Fine dei giochi

Di verde nella vita di Peter Green, chitarrista, c’è il periodo con i Bluesbreakers di John Mayall e quello con i Fleetwood Mac. Dopo il lungo tunnel dell’ LSD e i conseguenti problemi psichici che lo porteranno alla schizofrenia spazzandolo via dalle scene musicali (anche se nel frattempo circoleranno le leggende più disparate che narreranno di crisi mistiche, fughe in Israele, improbabili occupazioni per sbarcare il lunario tra cui quelli di barista, infermiere e perfino becchino!). Ritornerà a imbracciare la chitarra negli anni ottanta spesso come sessionman talvolta come solista ma senza mai assolutamente graffiare.
Continua invece a mostrare le unghie e le zanne, come il felino in copertina l’ultima incisione prima del ritiro dalle scene: inciso in una sola notte, “The end of the game” rimane una scheggia accecante di blues strumentale sospeso tra jazz e psichedelia dove la sua chitarra rivaleggia con il piano di Zoot Money (già con Centipede e Animals) e il basso di Alex Dmochowski (dalle Mothers di Frank Zappa).

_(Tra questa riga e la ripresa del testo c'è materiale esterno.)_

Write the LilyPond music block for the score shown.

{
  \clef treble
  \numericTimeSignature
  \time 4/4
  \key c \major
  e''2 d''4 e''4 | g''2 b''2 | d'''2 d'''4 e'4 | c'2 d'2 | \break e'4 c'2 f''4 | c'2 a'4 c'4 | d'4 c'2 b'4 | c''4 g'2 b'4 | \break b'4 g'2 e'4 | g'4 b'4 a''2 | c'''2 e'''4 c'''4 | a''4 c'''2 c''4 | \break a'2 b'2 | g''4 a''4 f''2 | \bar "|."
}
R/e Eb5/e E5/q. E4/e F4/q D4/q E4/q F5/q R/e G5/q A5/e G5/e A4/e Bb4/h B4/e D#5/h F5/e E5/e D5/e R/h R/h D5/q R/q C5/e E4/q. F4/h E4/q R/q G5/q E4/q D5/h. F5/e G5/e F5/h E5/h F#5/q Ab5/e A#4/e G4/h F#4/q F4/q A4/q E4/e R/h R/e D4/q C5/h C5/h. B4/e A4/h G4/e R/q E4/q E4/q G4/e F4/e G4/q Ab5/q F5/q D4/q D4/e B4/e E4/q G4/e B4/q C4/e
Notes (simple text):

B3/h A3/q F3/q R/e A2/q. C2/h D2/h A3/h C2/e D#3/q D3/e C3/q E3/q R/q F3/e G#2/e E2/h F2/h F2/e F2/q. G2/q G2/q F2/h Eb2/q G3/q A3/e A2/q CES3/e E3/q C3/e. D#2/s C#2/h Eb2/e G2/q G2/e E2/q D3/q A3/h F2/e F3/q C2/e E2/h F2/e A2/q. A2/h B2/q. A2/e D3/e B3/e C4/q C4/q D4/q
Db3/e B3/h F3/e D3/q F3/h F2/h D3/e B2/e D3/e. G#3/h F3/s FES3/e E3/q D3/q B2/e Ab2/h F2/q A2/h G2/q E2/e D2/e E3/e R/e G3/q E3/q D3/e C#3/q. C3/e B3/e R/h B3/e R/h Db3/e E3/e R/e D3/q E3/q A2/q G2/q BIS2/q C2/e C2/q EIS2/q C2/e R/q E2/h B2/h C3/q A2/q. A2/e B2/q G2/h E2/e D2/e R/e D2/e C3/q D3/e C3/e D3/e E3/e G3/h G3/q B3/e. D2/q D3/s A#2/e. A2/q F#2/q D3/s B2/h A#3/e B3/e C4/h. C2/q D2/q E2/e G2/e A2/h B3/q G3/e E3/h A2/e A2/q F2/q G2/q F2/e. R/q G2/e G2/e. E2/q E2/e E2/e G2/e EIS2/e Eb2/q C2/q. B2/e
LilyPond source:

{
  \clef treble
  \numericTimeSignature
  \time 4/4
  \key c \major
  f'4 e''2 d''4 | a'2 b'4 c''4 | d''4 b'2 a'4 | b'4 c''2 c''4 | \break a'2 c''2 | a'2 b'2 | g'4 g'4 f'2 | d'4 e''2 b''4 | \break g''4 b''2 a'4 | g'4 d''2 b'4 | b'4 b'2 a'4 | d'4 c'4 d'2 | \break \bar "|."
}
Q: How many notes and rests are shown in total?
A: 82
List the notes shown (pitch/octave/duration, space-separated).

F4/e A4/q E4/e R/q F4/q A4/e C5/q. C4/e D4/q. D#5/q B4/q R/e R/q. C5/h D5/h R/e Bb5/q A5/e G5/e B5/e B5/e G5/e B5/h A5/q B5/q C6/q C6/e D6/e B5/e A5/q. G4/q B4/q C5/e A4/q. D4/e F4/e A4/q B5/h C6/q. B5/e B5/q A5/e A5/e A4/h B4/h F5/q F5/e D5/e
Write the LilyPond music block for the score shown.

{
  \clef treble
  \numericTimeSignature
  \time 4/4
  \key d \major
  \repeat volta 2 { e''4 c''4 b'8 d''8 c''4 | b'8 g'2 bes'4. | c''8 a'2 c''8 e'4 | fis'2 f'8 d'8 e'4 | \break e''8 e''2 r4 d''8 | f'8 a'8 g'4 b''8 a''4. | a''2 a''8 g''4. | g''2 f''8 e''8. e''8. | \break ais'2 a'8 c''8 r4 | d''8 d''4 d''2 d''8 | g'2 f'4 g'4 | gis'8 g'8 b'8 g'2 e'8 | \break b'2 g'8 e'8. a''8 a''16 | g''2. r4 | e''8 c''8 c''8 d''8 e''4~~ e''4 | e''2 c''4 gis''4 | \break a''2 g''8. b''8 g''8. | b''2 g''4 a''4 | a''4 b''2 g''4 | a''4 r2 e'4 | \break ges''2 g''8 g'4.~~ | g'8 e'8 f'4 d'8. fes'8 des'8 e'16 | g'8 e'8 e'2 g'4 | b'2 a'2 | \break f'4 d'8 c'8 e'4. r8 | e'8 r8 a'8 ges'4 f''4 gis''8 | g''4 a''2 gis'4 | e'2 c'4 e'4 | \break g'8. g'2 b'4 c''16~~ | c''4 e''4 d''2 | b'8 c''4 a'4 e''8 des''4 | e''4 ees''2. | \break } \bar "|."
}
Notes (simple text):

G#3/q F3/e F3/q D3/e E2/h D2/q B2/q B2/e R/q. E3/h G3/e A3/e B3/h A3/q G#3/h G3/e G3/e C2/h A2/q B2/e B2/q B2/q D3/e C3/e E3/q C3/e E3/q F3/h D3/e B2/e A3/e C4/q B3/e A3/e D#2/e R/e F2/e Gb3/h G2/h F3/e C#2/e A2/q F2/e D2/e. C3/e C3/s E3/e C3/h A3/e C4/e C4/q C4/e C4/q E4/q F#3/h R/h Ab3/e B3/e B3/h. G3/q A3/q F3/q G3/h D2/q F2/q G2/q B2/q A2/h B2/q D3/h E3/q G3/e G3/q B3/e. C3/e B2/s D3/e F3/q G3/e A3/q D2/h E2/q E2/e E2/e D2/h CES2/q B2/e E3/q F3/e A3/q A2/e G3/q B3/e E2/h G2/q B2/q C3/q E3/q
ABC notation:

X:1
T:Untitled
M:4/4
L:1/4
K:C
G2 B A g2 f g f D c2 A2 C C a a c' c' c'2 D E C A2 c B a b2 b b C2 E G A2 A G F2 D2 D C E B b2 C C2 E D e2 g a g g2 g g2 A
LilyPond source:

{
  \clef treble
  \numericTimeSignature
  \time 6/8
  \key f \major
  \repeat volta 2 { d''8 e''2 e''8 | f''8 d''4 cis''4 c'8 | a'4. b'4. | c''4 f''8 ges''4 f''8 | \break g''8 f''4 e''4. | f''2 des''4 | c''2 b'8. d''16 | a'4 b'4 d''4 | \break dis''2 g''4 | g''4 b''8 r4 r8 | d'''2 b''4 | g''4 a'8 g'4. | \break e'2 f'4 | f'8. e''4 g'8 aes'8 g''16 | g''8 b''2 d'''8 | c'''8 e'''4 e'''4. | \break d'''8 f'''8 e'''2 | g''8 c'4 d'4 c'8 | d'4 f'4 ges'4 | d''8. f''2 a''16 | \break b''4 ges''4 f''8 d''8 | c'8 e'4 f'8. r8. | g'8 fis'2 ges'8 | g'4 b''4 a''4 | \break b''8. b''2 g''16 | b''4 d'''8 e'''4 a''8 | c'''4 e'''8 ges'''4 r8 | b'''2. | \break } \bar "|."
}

Lo scheletro del blues (Made in Japan #7)

Ecco il disco gemello di Debon dei Brast Burn: Alomoni 1985 dei Karuna Khyal. Due lunghi collage sonori su scheletri blues laddove il gemello era più legato alla psichedelia. Stesse menti dietro i due progetti? Difficile dirlo visto l’aura di mistero che circonda tanti musicisti giapponesi.

Panni sporchi (Made in Japan #5)

Sulle mani lordate di sangue di Keiji Haino si coagulano i grumi sonori di un delitto efferato che si ripete continuamente in una discografia sterminata e incerta fatta per lo più di pessime registrazioni live. Una delle catastrofi più imponenti e clamorose è il primo live a nome Fushitsusha, pubblicato nel 1989 ma probabilmente risalente al 1978. Un massacro sonico di quasi cento minuti sul corpo del blues e della psichedelia degli anni sessanta. Scommetto che a Jimi Hendrix sarebbe tanto piaciuto!